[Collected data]
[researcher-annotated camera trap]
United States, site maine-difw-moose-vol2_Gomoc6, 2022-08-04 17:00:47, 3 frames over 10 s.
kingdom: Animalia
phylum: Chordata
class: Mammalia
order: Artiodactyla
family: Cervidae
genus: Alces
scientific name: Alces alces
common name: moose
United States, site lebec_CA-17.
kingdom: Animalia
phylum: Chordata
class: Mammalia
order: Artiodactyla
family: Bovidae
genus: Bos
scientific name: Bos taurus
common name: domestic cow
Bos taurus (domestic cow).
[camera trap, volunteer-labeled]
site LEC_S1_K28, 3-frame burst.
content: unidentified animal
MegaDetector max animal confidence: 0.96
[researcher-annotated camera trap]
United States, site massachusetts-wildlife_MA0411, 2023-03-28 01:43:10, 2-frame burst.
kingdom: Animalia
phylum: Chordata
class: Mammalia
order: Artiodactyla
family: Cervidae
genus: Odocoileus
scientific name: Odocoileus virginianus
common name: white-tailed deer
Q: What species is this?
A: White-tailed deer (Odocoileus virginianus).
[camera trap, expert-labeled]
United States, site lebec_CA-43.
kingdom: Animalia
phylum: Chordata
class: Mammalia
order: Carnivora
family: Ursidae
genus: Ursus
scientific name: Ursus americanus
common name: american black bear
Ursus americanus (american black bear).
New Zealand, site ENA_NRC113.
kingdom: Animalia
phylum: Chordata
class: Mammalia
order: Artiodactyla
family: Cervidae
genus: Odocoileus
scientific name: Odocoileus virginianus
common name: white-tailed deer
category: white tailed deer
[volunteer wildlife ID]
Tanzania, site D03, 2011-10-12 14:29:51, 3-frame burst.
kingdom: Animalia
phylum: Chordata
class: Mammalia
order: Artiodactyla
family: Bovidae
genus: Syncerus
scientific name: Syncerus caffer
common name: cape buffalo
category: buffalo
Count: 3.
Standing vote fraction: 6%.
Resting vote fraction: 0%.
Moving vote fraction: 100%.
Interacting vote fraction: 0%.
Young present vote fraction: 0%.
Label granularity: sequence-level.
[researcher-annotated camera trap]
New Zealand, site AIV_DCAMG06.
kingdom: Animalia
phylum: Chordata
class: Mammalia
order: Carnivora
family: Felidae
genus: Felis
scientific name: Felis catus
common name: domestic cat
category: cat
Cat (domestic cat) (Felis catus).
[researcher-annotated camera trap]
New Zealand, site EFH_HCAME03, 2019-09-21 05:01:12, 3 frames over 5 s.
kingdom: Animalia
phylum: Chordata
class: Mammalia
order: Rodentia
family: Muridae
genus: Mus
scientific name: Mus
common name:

WHAT IS NEEDED: Copy out the full set of entries without altering anything.

SOLUTION FOR THIS PROBLEM:
[researcher-annotated camera trap]
United States, site maine-difw-moose-vol2_Gomoc6, 2022-08-04 17:00:47, 3 frames over 10 s.
kingdom: Animalia
phylum: Chordata
class: Mammalia
order: Artiodactyla
family: Cervidae
genus: Alces
scientific name: Alces alces
common name: moose
United States, site lebec_CA-17.
kingdom: Animalia
phylum: Chordata
class: Mammalia
order: Artiodactyla
family: Bovidae
genus: Bos
scientific name: Bos taurus
common name: domestic cow
Bos taurus (domestic cow).
[camera trap, volunteer-labeled]
site LEC_S1_K28, 3-frame burst.
content: unidentified animal
MegaDetector max animal confidence: 0.96
[researcher-annotated camera trap]
United States, site massachusetts-wildlife_MA0411, 2023-03-28 01:43:10, 2-frame burst.
kingdom: Animalia
phylum: Chordata
class: Mammalia
order: Artiodactyla
family: Cervidae
genus: Odocoileus
scientific name: Odocoileus virginianus
common name: white-tailed deer
Q: What species is this?
A: White-tailed deer (Odocoileus virginianus).
[camera trap, expert-labeled]
United States, site lebec_CA-43.
kingdom: Animalia
phylum: Chordata
class: Mammalia
order: Carnivora
family: Ursidae
genus: Ursus
scientific name: Ursus americanus
common name: american black bear
Ursus americanus (american black bear).
New Zealand, site ENA_NRC113.
kingdom: Animalia
phylum: Chordata
class: Mammalia
order: Artiodactyla
family: Cervidae
genus: Odocoileus
scientific name: Odocoileus virginianus
common name: white-tailed deer
category: white tailed deer
[volunteer wildlife ID]
Tanzania, site D03, 2011-10-12 14:29:51, 3-frame burst.
kingdom: Animalia
phylum: Chordata
class: Mammalia
order: Artiodactyla
family: Bovidae
genus: Syncerus
scientific name: Syncerus caffer
common name: cape buffalo
category: buffalo
Count: 3.
Standing vote fraction: 6%.
Resting vote fraction: 0%.
Moving vote fraction: 100%.
Interacting vote fraction: 0%.
Young present vote fraction: 0%.
Label granularity: sequence-level.
[researcher-annotated camera trap]
New Zealand, site AIV_DCAMG06.
kingdom: Animalia
phylum: Chordata
class: Mammalia
order: Carnivora
family: Felidae
genus: Felis
scientific name: Felis catus
common name: domestic cat
category: cat
Cat (domestic cat) (Felis catus).
[researcher-annotated camera trap]
New Zealand, site EFH_HCAME03, 2019-09-21 05:01:12, 3 frames over 5 s.
kingdom: Animalia
phylum: Chordata
class: Mammalia
order: Rodentia
family: Muridae
genus: Mus
scientific name: Mus
common name:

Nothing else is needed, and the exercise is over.